Using the method of L' Hospital, evaluate the limit. $\lim _{x \rightarrow 0} \frac{\left(\sqrt{e^{x}}\right)^{5}-1}{\sqrt{8^{x}}-1}$
Option: 1
$\frac{5}{6 \ln 2}$

Option: 2
$\frac{5}{3 \ln 2}$

Option: 3
$\frac{1}{3 \ln 2}$

Option: 4
$\frac{1}{\ln 2}$

Answers (1)

Apply the L' Hospital's Rule, when $\lim _{x \rightarrow 0} \frac{f(x)}{g(x)}=\frac{0}{0}, \frac{\infty}{\infty},etc.$ [an intermediate form] in the following way

- Differentiate $\lim _{x \rightarrow a} \frac{f(x)}{g(x)}=\lim _{x \rightarrow a} \frac{f^{\prime}(x)}{g^{\prime}(x)}$ , provided that the limit $\lim _{x \rightarrow a} \frac{f^{\prime}(x)}{g^{\prime}(x)}$ exists.
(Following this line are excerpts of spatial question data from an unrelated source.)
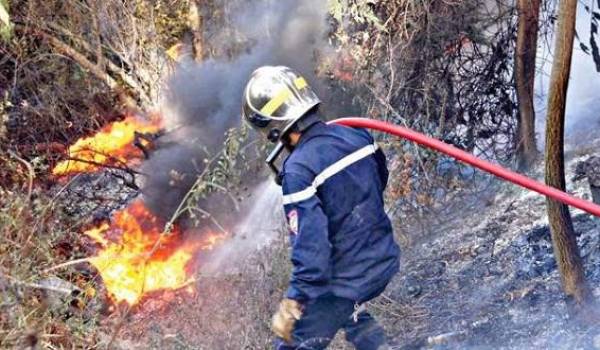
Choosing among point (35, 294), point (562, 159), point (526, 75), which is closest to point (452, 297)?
point (562, 159)

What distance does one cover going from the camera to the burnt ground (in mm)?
4590

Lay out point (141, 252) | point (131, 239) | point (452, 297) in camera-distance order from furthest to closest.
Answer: point (131, 239) < point (141, 252) < point (452, 297)

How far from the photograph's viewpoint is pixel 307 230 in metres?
3.48

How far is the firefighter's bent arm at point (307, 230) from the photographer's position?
137 inches

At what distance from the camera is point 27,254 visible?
4410 mm

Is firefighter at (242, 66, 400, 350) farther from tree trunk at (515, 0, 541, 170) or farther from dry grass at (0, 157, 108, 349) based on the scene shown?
tree trunk at (515, 0, 541, 170)

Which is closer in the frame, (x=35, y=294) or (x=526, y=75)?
(x=35, y=294)

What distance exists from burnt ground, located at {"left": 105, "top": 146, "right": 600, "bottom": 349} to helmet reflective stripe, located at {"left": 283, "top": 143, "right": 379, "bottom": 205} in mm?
1405

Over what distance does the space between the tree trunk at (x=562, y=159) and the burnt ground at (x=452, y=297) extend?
25cm

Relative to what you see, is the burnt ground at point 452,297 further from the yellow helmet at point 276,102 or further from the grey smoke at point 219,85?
the grey smoke at point 219,85

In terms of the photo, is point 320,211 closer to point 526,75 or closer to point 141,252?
point 141,252

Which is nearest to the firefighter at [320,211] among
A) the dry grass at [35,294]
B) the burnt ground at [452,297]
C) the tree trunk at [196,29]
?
the burnt ground at [452,297]

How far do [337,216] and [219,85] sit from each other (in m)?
5.46

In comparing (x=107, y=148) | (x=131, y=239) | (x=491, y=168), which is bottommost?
(x=131, y=239)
- Otherwise, go on differentiating till the limit with the determinate form is achieved.

The provided limit is

$\lim _{x \rightarrow 0} \frac{\left(\sqrt{e^{x}}\right)^{5}-1}{\sqrt{8^{x}}-1}=\frac{0}{0}$

Here use the L' Hospital rule and also refer to the following formula.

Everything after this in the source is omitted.